** Opening Provided records block **
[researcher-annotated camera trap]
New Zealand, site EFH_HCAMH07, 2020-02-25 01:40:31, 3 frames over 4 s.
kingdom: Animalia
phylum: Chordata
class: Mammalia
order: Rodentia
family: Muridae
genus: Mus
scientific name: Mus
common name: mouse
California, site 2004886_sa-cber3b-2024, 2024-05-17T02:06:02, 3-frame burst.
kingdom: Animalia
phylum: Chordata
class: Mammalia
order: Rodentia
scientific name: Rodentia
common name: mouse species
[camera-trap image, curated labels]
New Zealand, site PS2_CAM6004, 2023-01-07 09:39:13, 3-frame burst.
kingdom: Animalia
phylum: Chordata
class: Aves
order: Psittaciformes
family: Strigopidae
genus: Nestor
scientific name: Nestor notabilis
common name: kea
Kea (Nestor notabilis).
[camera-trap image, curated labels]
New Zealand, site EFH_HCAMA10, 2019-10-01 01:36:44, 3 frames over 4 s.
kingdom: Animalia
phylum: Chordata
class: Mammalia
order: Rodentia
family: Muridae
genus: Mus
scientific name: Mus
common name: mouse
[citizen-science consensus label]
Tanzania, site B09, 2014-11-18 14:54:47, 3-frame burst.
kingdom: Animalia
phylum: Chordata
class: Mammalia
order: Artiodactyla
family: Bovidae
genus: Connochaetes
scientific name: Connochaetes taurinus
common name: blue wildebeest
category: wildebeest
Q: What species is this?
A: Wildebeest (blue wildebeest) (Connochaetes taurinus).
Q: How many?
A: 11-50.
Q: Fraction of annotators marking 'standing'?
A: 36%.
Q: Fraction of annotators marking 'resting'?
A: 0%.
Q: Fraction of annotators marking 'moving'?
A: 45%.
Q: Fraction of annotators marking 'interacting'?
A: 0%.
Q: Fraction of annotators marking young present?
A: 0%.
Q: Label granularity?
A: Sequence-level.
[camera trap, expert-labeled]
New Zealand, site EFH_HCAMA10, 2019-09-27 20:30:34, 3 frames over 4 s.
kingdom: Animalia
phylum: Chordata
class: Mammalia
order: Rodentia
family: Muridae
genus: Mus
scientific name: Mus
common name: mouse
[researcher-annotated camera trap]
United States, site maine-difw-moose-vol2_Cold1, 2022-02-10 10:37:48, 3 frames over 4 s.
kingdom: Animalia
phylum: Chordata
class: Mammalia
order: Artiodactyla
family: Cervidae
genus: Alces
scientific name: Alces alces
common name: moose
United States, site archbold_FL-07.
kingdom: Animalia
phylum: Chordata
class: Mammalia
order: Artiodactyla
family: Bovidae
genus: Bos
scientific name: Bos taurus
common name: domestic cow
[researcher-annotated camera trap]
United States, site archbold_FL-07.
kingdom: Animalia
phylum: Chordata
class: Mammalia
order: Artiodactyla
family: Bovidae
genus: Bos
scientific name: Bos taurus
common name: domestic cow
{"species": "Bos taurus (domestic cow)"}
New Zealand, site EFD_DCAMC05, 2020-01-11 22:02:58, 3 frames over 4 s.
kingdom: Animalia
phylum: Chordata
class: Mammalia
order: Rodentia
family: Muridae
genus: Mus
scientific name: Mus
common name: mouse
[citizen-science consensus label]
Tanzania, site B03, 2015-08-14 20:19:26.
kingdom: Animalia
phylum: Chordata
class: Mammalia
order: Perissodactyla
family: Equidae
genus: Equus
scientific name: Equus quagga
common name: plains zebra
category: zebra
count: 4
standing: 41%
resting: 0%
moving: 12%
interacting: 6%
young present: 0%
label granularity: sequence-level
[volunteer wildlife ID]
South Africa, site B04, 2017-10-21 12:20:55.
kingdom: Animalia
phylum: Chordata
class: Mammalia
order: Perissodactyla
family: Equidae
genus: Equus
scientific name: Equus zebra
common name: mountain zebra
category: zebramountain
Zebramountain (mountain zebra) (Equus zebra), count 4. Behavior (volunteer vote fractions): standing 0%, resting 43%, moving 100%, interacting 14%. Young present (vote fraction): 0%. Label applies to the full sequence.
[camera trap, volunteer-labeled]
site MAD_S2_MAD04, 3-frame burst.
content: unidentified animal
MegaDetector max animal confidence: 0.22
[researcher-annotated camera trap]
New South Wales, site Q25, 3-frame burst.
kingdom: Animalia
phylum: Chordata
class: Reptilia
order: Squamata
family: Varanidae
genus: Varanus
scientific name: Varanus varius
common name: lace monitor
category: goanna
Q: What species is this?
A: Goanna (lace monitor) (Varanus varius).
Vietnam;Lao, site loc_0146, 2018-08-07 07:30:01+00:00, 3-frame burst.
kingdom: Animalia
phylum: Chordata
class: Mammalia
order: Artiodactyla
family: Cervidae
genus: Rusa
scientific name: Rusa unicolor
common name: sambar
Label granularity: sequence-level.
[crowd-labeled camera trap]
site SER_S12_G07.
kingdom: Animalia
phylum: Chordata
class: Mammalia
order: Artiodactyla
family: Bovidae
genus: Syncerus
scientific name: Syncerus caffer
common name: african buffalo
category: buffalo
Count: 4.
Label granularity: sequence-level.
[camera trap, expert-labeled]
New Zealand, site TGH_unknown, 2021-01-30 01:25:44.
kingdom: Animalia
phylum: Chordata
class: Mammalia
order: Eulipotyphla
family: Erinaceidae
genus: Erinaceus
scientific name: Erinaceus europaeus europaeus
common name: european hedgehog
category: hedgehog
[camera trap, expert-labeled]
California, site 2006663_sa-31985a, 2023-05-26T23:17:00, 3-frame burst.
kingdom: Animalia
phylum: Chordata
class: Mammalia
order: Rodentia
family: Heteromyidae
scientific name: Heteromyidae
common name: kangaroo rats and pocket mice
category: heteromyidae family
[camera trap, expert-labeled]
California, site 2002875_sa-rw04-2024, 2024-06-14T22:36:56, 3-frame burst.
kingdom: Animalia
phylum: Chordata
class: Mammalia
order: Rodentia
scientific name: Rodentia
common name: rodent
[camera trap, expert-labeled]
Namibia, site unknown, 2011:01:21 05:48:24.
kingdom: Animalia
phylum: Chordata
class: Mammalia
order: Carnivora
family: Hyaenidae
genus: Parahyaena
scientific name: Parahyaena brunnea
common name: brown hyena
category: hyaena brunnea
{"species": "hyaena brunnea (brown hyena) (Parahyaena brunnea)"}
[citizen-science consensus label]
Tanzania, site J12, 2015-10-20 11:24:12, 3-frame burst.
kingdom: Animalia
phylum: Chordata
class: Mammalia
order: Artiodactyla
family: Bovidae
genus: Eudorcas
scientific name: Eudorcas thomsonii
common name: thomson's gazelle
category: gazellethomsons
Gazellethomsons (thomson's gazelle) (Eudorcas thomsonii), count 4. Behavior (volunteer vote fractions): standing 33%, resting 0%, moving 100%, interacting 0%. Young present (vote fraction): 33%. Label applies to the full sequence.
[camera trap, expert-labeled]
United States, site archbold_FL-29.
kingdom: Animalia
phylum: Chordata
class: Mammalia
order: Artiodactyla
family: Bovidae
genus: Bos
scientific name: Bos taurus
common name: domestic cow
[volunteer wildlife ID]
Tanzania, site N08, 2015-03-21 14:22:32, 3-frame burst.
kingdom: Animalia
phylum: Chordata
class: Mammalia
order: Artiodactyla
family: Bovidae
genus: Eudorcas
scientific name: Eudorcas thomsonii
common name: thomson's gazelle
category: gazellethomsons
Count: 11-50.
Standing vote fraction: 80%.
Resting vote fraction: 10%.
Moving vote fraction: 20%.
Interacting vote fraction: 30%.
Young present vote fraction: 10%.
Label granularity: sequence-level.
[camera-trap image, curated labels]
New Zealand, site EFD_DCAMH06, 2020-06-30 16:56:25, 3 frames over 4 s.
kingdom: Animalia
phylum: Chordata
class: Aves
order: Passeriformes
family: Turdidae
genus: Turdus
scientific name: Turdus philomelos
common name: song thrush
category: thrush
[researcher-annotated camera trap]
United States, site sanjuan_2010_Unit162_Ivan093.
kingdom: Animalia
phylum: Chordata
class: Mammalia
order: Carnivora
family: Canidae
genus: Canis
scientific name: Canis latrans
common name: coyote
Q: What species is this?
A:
** Closing Provided records block **
What is being asked ▸ A verbatim transcription is required: the first line of the listing, the line containing "common name: mouse species", and every line between them.

Your solution ▸
[researcher-annotated camera trap]
New Zealand, site EFH_HCAMH07, 2020-02-25 01:40:31, 3 frames over 4 s.
kingdom: Animalia
phylum: Chordata
class: Mammalia
order: Rodentia
family: Muridae
genus: Mus
scientific name: Mus
common name: mouse
California, site 2004886_sa-cber3b-2024, 2024-05-17T02:06:02, 3-frame burst.
kingdom: Animalia
phylum: Chordata
class: Mammalia
order: Rodentia
scientific name: Rodentia
common name: mouse species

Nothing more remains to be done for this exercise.